- _Set exercise_
Pull out every line of the records below that contains the word "post", copying each such line unchanged.

- _Exercise inputs_
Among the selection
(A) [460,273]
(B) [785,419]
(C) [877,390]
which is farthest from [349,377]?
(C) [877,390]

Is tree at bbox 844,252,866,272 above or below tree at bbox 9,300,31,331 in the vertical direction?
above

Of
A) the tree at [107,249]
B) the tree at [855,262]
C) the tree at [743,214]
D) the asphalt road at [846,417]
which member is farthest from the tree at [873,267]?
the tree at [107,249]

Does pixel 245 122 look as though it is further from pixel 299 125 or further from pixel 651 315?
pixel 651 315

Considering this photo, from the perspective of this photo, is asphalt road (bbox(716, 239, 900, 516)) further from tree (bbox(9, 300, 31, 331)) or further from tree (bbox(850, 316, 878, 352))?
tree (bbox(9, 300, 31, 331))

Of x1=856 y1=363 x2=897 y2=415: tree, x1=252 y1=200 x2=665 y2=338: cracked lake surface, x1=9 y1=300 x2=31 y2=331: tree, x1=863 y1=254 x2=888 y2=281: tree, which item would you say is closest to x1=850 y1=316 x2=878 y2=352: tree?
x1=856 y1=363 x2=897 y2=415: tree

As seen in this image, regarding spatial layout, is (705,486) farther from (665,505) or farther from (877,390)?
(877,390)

--

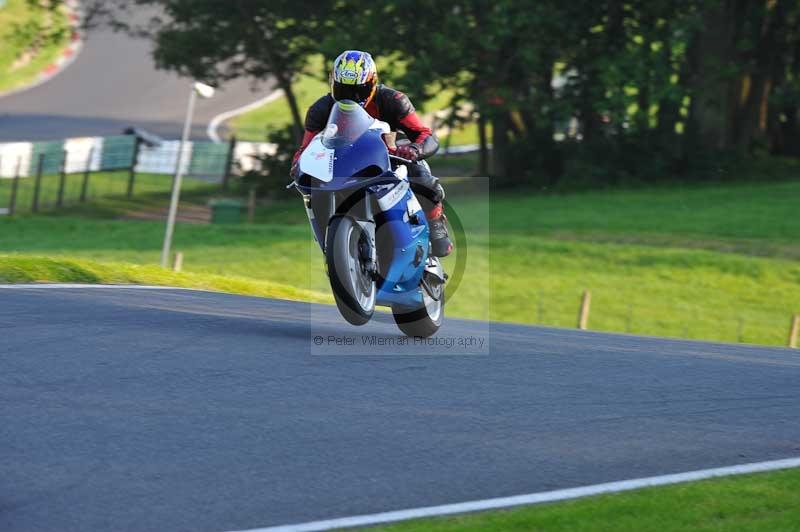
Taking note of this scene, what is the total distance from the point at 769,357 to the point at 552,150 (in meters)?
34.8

==

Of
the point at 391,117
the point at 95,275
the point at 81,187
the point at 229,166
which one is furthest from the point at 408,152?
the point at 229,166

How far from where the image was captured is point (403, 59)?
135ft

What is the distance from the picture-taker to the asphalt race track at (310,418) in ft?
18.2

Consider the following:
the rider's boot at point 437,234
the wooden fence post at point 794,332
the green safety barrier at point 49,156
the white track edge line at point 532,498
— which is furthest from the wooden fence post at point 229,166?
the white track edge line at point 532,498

- _Full output_
the wooden fence post at point 794,332
— which is furthest from the wooden fence post at point 229,166?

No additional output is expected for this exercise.